The general guidance for backups is to have three copies of important data, in two forms of storage, with one offsite copy. The solution I ended up with is closer to a 4-2-2 solution, with four copies of my backup repository, two forms of storage, and two offsite copies (on different cloud storage providers).
What I want
I have four main requirements for a backup solution:
- Ignore files, defined by a pattern
There are a lot of files that I don’t want to back up, and they’re scattered through my file system: build artifacts,
node_modulesfolders, etc. I can’t make a list of all of them, and I don’t want to have to manually exclude folders every time I start a new project. It is essential that whatever solution I use offer a
.gitignore-esque list of files to exclude from the backup. Without this feature, my backups will grow to multiple hundreds of gigabytes very quickly, given the size of Rust build artifacts.
- Back up to a local hard disk
In order to fulfill the 3-2-1 backup guideline, I need to back up to a local hard disk as well as a cloud service.
- Back up to a cloud service
To protect against a fire in my apartment or a similar catastrophe that destroys all of my storage in a given location, I need to back up to a cloud service as well as to a local hard disk.
- Provide snapshots or file history
Things change over time, and I want to be able to track that. This isn’t a hard requirement, but it’s definitely something I want.
The first stage of my research was looking at turnkey backup software that would provide a client, let me back everything up, and be generally hassle-free. I looked at several options, including:
Unfortunately, none of these services fulfilled all of my requirements. Most of them didn’t provide a way to exclude files from a backup. Some didn’t allow you to back up to a local hard disk. Very few provided snapshots. As a result, I had to roll my own solution.
Since none of the pre-built software met my requirements, I wanted to roll my own. Searching landed me at
rclone, a way to mirror files to remote repositories.
rclone fulfills all but one of my requirements: it doesn’t generate snapshots of a backup. I wrote a Python script that backed up all of the files I cared about to a combination of a local hard disk, a Backblaze B2 bucket, and a Google Drive folder. This worked well, but I still wanted snapshots.
Why two cloud storage providers?
I opted to go with both Backblaze B2 and Google Drive for some extra redundancy. I was already paying for a large amount of storage in Google One for my Pixel backups and Google Photos storage, so I figured it would be fine to store my backup repository there as well. However, I am extremely reluctant to host my only offsite backup on Google services, given their lack of customer support and algorithms that occasionally ban people automatically, with no recourse. As a second line of defense against this happening, I chose to back up to Backblaze B2 as well.

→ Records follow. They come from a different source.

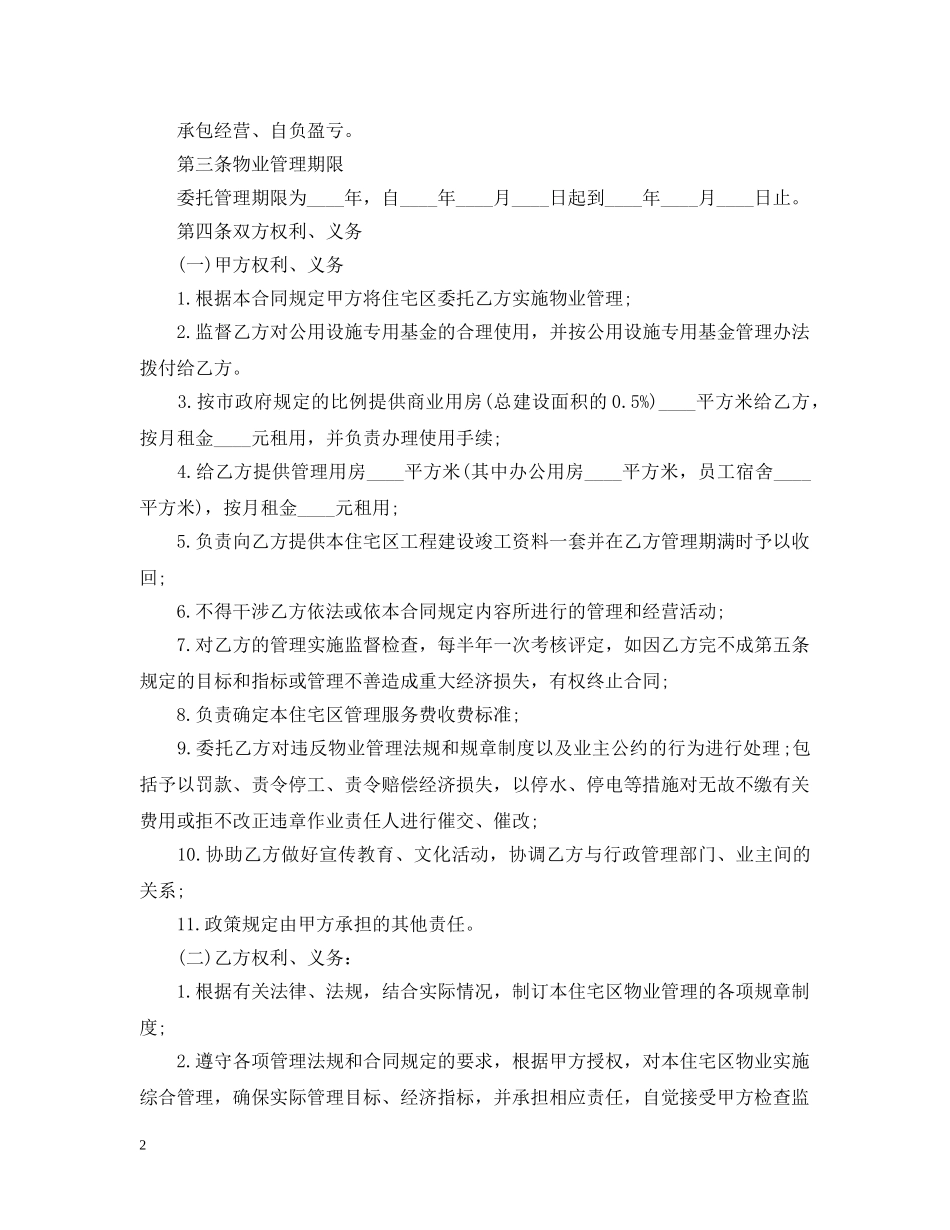 最新个人房产委托书范本样本 _第2页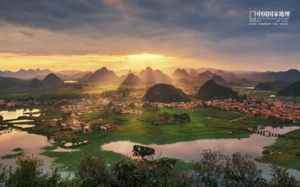 中國國家地理手機電視 中國國家地理手機電視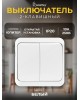 выключатель SMARTBUY (SBE-03w-10-SW2-0) Юпитер, 2-клавишный, белый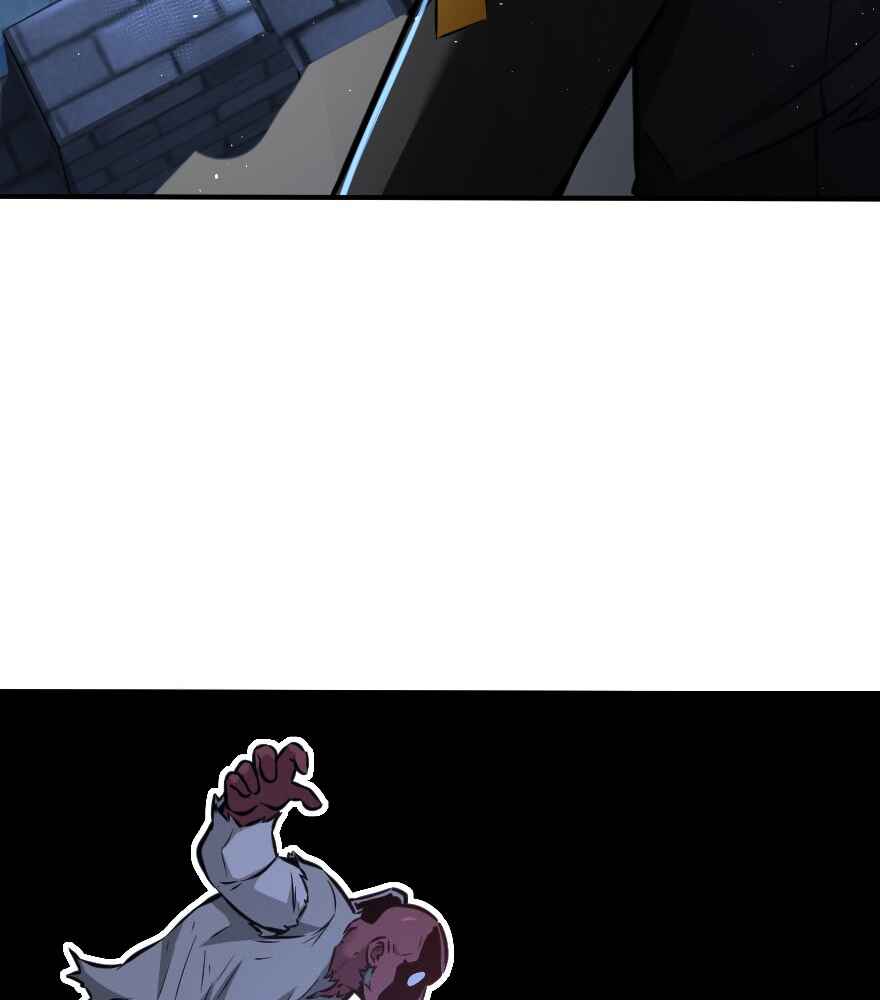 Chapter 90 - Page 53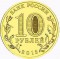 10 ������, 2013, ����-�������, �� �����, �������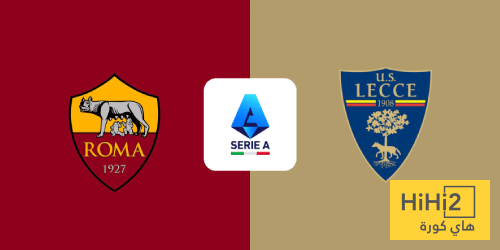 تاريخ مواجهات روما وليتشي في الدوري الإيطالي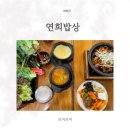 종로-신영-종로-영-204 | 일산맛집 웨돔맛집 일산한정식 정발산역맛집 연희밥상 방문 후기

In order to get snapshotting, I needed another piece of software. After some research, I came across
restic, which seemed to provide everything I wanted. It would even encrypt the backups, so that any breach of my Google or Backblaze accounts doesn’t leak my data immediately.
I set up a
restic repository on my local hard drive, and modified my Python script to invoke
restic to back up my files. Once that was done, I used
rclone to sync the repository to a backup hard drive, Backblaze B2, and Google Drive. This worked really well! Backups were really fast, and
rclone synchronized the repository without any hiccups.
I don’t have the space to do this in my apartment right now, but in the future I want to set up a server with enough storage space to act as a NAS. Once that’s done, I can move the
restic repository off of my local hard drive and onto the NAS, and allow the NAS to synchronize things. This will make backups faster, at least on my local machine, and also move me away from using a single external hard drive as my local backup.
Another thing I might investigate is switching to Duplicacy instead of
restic. Duplicacy promises to be friendlier for backing up multiple computers, which isn’t something I really need to do right now - I’m only backing up my desktop. If I start doing more development on my laptop, it might be worth looking into.